Muitas vezes ficamos bitolados a pensamentos e atitudes que não nos fazem bem, que causam desconforto, mas fazemos. Então eu pergunto: Por que?
Qual o mecanismo que faz as pessoas serem diferentes, ou não? Por que é tão difícil mudar de comportamento? Por que as pessoas desistem tão fácil? Por que deixam de correr atrás de um objetivo que só fará bem?
Ora, se algo não faz bem, por que repeti-lo?
Cabe a nós sermos “mudantes”... Claro que não existe esse termo, mas a questão é que a mudança parte de um EU individual, da sua própria vontade e esforço, do seu querer algo novo, e nunca do outro. “Mudante” para “mudar-antes” que algo desagradável aconteça.
Um sábio escreveu que o bem que queremos fazer não fazemos, e o mal que não queremos acabamos por fazer. Será que isso poderemos mudar? Desejo crer que sim, pois busco ser diferente, e nessa busca incessante eu tenho sim que mudar de comportamento e de hábitos para modificar meu antigo EU, e renascer diferente.
Busco mudar meus hábitos alimentares: comer rápido demais, dieta rica em açúcar e carboidratos por exemplo são meu ponto fraco. Não resisto a um bom chocolate ou a uma boa sobremesa. Depois do almoço me da uma vontade “doida” de compensar o alface que comi por chocolate. De duas uma: ou eu como o chocolate e fico arrependida depois (parecendo vício por drogas) ou eu não como, fico com vontade durante duas horas, e depois passa. O legal é que hábitos estão aí para serem mudados se desejarmos realmente, se tivermos persistência. Tudo é hábito.
Mas por que é tão difícil mudar de hábito?
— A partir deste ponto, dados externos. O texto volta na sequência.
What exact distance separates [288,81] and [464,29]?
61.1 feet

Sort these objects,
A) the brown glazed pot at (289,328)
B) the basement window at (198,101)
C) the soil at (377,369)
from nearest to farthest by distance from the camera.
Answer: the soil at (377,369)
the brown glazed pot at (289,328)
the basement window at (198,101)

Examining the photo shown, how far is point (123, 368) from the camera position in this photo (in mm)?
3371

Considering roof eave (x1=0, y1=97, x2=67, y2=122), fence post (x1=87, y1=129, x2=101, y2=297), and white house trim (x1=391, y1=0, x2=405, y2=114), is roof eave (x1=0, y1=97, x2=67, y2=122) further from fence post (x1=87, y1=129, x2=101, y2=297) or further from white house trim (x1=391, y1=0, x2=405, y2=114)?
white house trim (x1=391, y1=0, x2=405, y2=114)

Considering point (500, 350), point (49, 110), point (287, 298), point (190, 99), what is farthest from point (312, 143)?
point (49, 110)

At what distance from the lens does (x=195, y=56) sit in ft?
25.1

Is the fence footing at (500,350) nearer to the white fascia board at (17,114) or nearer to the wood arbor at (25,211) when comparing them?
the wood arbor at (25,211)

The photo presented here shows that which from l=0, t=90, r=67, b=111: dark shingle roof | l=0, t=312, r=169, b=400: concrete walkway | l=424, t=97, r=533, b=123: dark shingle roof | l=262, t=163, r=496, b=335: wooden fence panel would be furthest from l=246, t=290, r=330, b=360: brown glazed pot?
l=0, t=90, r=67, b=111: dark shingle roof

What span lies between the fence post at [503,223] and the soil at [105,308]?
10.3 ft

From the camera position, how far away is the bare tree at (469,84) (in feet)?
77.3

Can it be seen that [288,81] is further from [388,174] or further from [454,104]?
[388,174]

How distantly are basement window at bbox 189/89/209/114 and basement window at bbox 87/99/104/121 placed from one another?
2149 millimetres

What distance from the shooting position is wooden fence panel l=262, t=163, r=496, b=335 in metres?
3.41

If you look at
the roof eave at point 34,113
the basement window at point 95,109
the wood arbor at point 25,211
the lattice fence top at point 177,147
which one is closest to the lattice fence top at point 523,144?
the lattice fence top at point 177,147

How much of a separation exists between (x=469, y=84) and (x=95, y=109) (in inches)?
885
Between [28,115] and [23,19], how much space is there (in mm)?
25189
Infelizmente essa pergunta é difícil para eu responder, mas penso que as pessoas tem resistências naturais para a mudança: o medo do fracasso, a incerteza do futuro, a insegurança, a dificuldade para continuar...
Quantas voltas eu mesma dou num único problema: tem uma coisa que me deixa aflita, triste, nervosa, mas que eu sempre faço. Sempre reclamo e penso: por que fiz? Mas isso não é suficiente e volto a repetir. É algo mais forte que eu e que não consigo explicar.
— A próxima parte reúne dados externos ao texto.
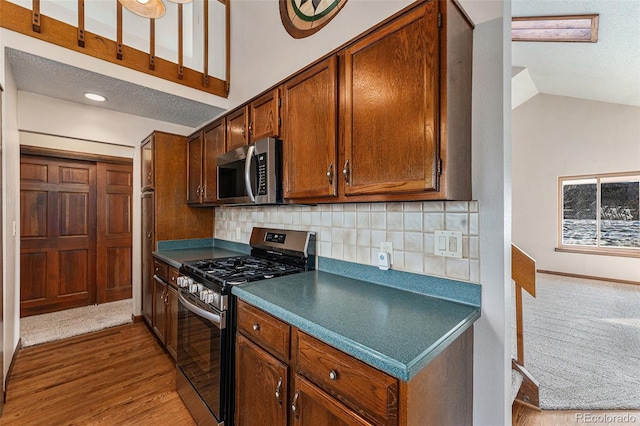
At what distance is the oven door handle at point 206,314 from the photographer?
1.48 m

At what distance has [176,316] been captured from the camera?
218 cm

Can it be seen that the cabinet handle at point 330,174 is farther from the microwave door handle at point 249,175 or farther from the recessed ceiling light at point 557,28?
the recessed ceiling light at point 557,28

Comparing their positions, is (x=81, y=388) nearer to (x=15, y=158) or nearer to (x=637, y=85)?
(x=15, y=158)

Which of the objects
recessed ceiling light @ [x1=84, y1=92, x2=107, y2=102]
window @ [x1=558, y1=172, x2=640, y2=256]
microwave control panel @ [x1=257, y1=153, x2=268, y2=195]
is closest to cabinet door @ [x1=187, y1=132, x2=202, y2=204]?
recessed ceiling light @ [x1=84, y1=92, x2=107, y2=102]

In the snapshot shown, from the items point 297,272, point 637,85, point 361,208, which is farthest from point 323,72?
point 637,85

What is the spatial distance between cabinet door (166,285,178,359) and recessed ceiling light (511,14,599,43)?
14.8 ft

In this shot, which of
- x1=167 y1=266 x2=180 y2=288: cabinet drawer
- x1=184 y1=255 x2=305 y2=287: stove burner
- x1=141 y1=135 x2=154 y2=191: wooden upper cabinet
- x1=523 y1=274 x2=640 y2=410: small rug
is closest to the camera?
x1=184 y1=255 x2=305 y2=287: stove burner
Me machuco, sofro, não mudo – volto a repetir.
Da onde penso que pode vir minha resistência a mudança? Vem de mim mesma.
Quem pode quebrar essa resistência? Eu sozinha está difícil. Eu com meu terapeuta também (ele está cansado de ouvir as mesmas reclamações, “mas eu tenho jeito”!!). Quando me pego muito ansiosa para fazer algo que não gosto e que me deixa mal eu converso seriamente com Deus, mais ou menos assim: “Deus, me livre disso... Paizinho, será que sou tão boba assim ao ponto de repetir isso e me causar tanta dor? Acaso sou chicote para mim mesma? Onde está teu amor em mim? “... E respiro fundo e realmente passa... Passa por 15 minutos, e eu tenho outro diálogo com Deus... e assim por diante até esquecer do assunto.
Mas por força desse hábito, UM DIA eu serei completamente livre desses meus vícios que não suporto! Afinal, os vícios não são EU.
Bem, falei de mais. Mas acredito que algum dia serei a mudança que desejo... E estou pelejando (com Deus) para isso. Em breve darei notícias da minha mudança surpreendente e serei mais feliz por isso! rs...
No mais minha casa está cada dia mais linda e menos bagunçada.
Quem quiser visitar não tem nome da rua (aqui as ruas não tem nome), mas fica no bairro Matema, em Tete, Moçambique, na África!
Um abraço,
Eu.
110920102056
(Obrigada aqueles que ultimamente tem deixado recados no meu blog. Não respondi porque tenho problemas com a internet, mas tentarei na próxima...)
Parabens pelo artigo. Como é agradável ver as pessoas crescerem a partir de suas próprias descobertas.
ResponderExcluirUm abraço
Custodio
Não mudamos facilmente porque demoramos a perceber e assimilar a importância disso. Na verdade, a maioria de nós só muda se isso apresentar uma vantagem significativa. Quase nunca se muda porque é importante mudar. Emil Zatopek disse: “Acredito que somente uma pessoa que nada aprendeu não modifica suas opiniões.” Quase concordo com ele. Na verdade, eu acrescentaria apenas uma forma do verbo: “Acredito que somente uma pessoa que nada aprendeu ou quer aprender não modifica suas opiniões.” Pois, se é verdade que quem aprende de verdade muda, é verdade do mesmo tamanho que quem muda aprende muito! A primeira expressão é uma necessidade; a segunda, um desafio!